I attended an entirely peaceful APT demo in Cheltenham, when the Tory Party Conference were in town. We were kept away from the Town Hall where the conference was, but we wended our way peacefully enough through various suburbs, finally to be addressed by some speakers in some public gardens. While we were filing into this space, there were some disreputable looking characters who hadn't been on the march urging us to go down to the Town Hall, but I didn't see anyone follow them. After the speech, we all got back into our transport and departed as peacefully as we had come.

That night I watched the news. There was about one minute on the demo, of which about 5 secs were about the march, and 55 secs about violence down at the Town Hall.

Then there was the Spycatcher fiasco, wherein we in Britain were not allowed to read what the rest of the world could read. I had a copy of the book brought in by a colleague at work visiting the US.

I am in my sixties, and never have I felt more like I was living in George Orwell's 1984 than when that very year came round.

Well, there you have a large part of the problem.

Reply to
Java Jive
[Snip]

how so? Unless she wasn't really rich.

I resigned my membership before that - over the Falklands invasion.

Reply to
charles

In message , charles writes

Did the single person not receive an education or benefit from the education of others? I believe Quakers acted very bravely helping wounded soldiers during WW1, perhaps pacifists should elect their share to some worthy cause. I don't see the relevance of Social Security and poll tax.

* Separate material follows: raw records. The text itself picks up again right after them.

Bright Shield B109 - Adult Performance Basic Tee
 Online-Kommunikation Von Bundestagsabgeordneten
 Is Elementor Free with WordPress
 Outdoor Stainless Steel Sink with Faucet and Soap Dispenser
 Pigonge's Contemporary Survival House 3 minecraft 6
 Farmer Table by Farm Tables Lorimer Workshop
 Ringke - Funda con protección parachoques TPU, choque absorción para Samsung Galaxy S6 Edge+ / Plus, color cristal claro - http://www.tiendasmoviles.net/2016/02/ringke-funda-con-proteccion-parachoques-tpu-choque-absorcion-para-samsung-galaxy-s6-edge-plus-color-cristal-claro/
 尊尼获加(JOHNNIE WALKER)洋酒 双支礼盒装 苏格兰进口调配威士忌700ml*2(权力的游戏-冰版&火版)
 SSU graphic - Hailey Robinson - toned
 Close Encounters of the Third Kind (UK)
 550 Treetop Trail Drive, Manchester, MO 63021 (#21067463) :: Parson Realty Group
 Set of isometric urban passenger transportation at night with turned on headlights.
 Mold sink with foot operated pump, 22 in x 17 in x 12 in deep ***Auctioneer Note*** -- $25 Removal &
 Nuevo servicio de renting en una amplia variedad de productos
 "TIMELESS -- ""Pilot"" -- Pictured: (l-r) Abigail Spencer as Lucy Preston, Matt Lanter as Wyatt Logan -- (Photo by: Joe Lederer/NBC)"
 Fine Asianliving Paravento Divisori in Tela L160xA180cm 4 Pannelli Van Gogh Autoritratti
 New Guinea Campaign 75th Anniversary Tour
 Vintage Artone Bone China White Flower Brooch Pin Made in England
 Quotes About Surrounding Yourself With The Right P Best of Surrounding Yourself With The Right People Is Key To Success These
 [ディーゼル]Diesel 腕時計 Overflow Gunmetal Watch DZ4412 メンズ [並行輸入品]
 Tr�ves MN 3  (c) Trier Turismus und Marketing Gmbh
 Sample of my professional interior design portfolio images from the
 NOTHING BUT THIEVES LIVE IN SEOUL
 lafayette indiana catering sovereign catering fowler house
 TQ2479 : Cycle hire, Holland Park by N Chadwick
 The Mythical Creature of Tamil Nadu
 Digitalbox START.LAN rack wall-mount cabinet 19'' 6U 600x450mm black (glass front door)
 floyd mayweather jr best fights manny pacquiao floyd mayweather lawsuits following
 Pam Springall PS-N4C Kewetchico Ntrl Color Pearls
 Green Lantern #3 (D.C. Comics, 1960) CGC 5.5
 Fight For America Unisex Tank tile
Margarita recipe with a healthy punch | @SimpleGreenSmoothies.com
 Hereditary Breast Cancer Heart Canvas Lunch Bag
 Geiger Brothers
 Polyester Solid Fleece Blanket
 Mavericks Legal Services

I can understand your resentment at being asked to contribute towards what had hitherto been funded by others.

Reply to
Tim Lamb

One of the difficulties that private health care has is when the failure to provide resources comes back to bite.

For example, leaving tuberculosis sufferers untreated can result in more cases among those who would otherwise be regarded as low risk. I believe this happened in New York where it was demonstrated that self-interest would be a good reason to fund treatment. But that is very much not paying for what you get/use.

Similarly, our lack of smallpox as a risk is not something that could have been achieved by the sufferers paying.

Even our half-way decent sewerage system results in benefits to all - even if paying for it falls disproportionately.

Reply to
polygonum

They were responsible for the same collapse in much of the rest of the world too?

How long have you had your head in the sand?

And how long will this present lot blame the last lot - while things continue to get worse?

Reply to
Dave Plowman (News)

I remember in those good old days my first wife who was a nurse and an excellent old school one at that.

However the hospital workers were on strike and wouldn't let her past their line to get into the hospital to tend to her patients...

So if Thatcher or a Tory government didn't come to power what do you think would have happened to the UK?..

Reply to
tony sayer

The Brown/Balls economic illiteracy was responsible for Britain's recession being deeper and longer than it should have been. They spent money hand over fist, gave tax concessions at the wrong point in the economic cycle and, in the most disgraceful of incidents, sold the UK's gold reserves when the price of gold was at an all time low.

Are you speaking to yourself at this point?

As long as they have to impose financial constraints caused by the mismanagement of the last lot, one supposes. Labour doing what they always do, spend, spend, spend then spin around when the money is gone, run away and let someone else make themselves unpopular by cleaning up Labour's mess.

At least this time is has been a coalition that has had to do the clean up, showing that whoever gets in after Labour has a task of Augean proportions.

Must be terrible for the left not having Thatcher to whine about.